May 28th, 2026 | 3-minute read
Laurentian University Student Shauna Heron Pioneers Emotion-Adaptive Artificial Intelligence for Mining Safety
Shauna Heron, a Master’s candidate in Clinical Psychology at Laurentian University, has completed groundbreaking research into human-robot trust to advance industrial safety. Backed by the IAMGOLD President’s Innovation Fund—a strategic partnership established to inspire next-generation mining solutions and foster workplace safety—the study investigates how people form trust in collaboration with an autonomous robot that is responsive to human mental states versus one that is not . Her co-authored research paper is currently available as a peer-reviewed preprint on the open-access repository ArXiv.
(May 28, 2026) — Shauna Heron, a Master’s candidate in Clinical Psychology at Laurentian University, has completed groundbreaking research into human-robot trust to advance industrial safety. Backed by the IAMGOLD President’s Innovation Fund—a strategic partnership established to inspire next-generation mining solutions and foster workplace safety—the study investigates how people form trust in collaboration with an autonomous robot that is responsive to human mental states versus one that is not. Her co-authored research paper is currently available as a peer-reviewed preprint on the open-access repository ArXiv.

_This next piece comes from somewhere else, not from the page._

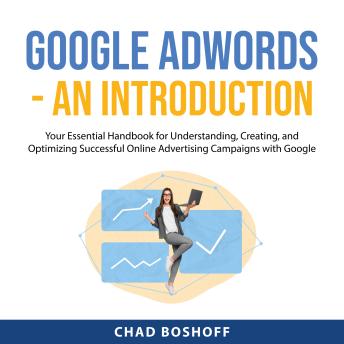 Google AdWords - An Introduction: Your Essential Handbook for Understanding, Creating, and Optimizing Successful Online Advertising Campaigns with Google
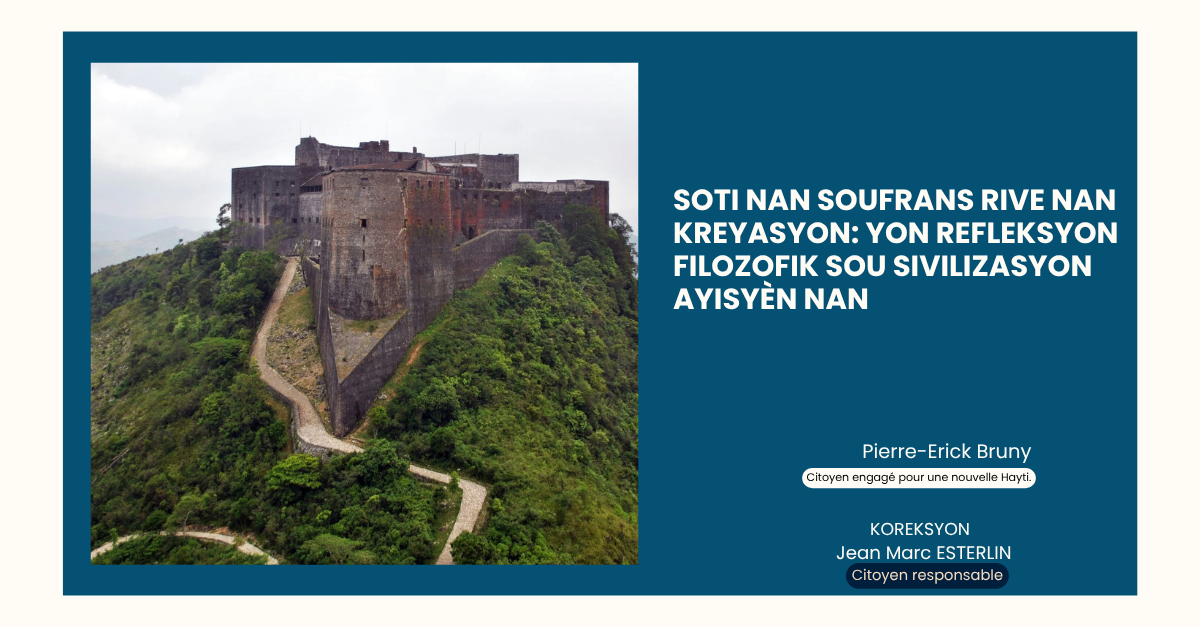 SOTI NAN SOUFRANS RIVE NAN KREYASYON: YON REFLEKSYON FILOZOFIK SOU SIVILIZASYON AYISYÈN NAN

Traditional industrial robotics focus almost entirely on routine mechanical tasks. Heron’s research explores what happens when robots become collaborative partners capable of spoken dialogue, real-time adaptation, and social interaction. Using the expressive Misty II robot platform, Heron built an autonomous dialogue loop that used a series of large language models to infer human frustration, confusion, or engagement from speech, allowing the robot to adapt its facial expressions, physical movements, and verbal responses in real time while helping participants complete several collaborative tasks.
The comparative testing revealed a fascinating psychological trend: worker trust was not determined by the operational accuracy of the machine.
"I think the most surprising finding was that trust in the robot was not tied to how well it performed in terms of successfully helping the user answer the questions accurately," Heron notes. "In other words, even when their answers were wrong, participants still tended to rate the responsive robot as more trustworthy than the control robot. This suggests that trust is not just about competence or reliability in task performance, but also about the quality of the interaction and the robot’s ability to engage with the user’s emotional state."
While a humanoid robot will not navigate subterranean mine tunnels tomorrow, this technology can transform the voice and screen interfaces that industrial operators use daily. An emotionally intelligent system can detect operator fatigue, stress, or confusion, allowing the interface to adapt how information is delivered. Instead of firing off standard, repetitive alerts, a responsive system can slow down, highlight critical data, or explicitly call for emergency assistance.
Heron credits much of her academic journey to her graduate supervisor, Doctor Emond, who mentored her since her undergraduate degree and successfully advocated for her interest in moving from a clinical focus to experimental psychology. This foundational support allowed her to take advanced computational courses and ultimately connect with Doctor Lau to supervise this project.
Shauna Heron credits the IAMGOLD President’s Innovation Fund with making the study possible and funding the Misty II robot platform. On a personal level, completing this pilot study has profoundly altered her professional trajectory:
"Working on this research is what pushed me to consider a PhD in engineering with a focus on human-robot interaction — bringing the psychological side of this work, trust, affect, and human factors, into an engineering research program," Heron explains. "My goal is to continue this work in Doctor Lau’s lab, where the infrastructure and expertise to push it further already exists. That’s not a small thing — a pilot study funded by the IAMGOLD innovation grant setting the direction for a research career!"
The next phase for Heron is to defend her psychology thesis and afterwards working within the Laurentian Intelligent Mobile Robotic Laboratory mapping out a larger, robust confirmatory study featuring sophisticated multi-modal sensing capabilities, such as facial expression and body language detection.